Cotainr fails to build container when /tmp runs out of space
Chroxvi opened this issue · comments
If you try to build a container using cotainr, e.g. cotainr build lumi_pytorch_rocm_demo.sif --system=lumi-g --conda-env py311_rocm542_pytorch.yml
, on a system which does not have sufficient space on /tmp to store the entire container, you will encounter an error like:
...
INFO: Creating sandbox directory...
INFO: Build complete: /tmp/tmpobd2znt4/singularity_sandbox
Pip subprocess error:
ERROR: Could not install packages due to an OSError: [Errno 28] No space left on device
...
Cotainr does not provide a CLI option, environment variable, or similar for changing the location of the temporary sandbox directory, created during the build phase, to another location than /tmp. This might be a problem if:
- You are building a very large container that does not fit /tmp on your system. In that case you can't use cotainr.
- You are building containers on a shared system, e.g. a shared HPC-system login-node, where other people might coincidentally use /tmp. In that case you might experience occasional build failures.

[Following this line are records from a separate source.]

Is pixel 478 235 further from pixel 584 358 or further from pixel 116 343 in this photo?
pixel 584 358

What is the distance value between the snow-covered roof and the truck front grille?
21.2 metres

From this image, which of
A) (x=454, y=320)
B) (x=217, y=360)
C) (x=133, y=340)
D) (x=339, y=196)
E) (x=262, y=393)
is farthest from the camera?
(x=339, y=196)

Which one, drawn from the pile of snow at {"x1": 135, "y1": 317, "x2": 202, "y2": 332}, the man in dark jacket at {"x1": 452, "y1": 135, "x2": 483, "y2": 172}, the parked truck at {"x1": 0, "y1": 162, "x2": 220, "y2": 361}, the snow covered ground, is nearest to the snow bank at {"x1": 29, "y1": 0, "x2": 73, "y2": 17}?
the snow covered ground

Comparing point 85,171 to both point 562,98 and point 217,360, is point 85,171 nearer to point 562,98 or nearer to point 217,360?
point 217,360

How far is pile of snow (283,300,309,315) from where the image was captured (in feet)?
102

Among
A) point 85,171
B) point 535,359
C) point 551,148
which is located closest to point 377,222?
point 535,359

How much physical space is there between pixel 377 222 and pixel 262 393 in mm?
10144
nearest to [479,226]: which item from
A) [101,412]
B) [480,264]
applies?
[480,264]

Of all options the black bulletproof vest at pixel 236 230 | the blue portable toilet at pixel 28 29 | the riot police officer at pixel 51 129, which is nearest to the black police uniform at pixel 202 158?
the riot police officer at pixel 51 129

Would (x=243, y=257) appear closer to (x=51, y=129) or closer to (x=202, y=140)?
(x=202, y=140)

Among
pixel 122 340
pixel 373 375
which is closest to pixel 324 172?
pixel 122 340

If this happens on a login-node on the LUMI supercomputer, as a workaround, you can try to build your container on another node - either another login node or a compute node. To use a LUMI-C compute node, you can submit a job using srun
, e.g. something along the lines of: srun --account=project_<your_project_id> --time=00:15:00 --mem=64G --cpus-per-task=32 --partition=small cotainr build lumi_pytorch_rocm_demo.sif --system=lumi-g --conda-env py311_rocm542_pytorch.yml
. Note that you have to request enough memory, since /tmp is mounted as an in-memory filesystem on LUMI compute nodes. Also note that building on a compute node will consume CPUh/GPUh resources from your LUMI project.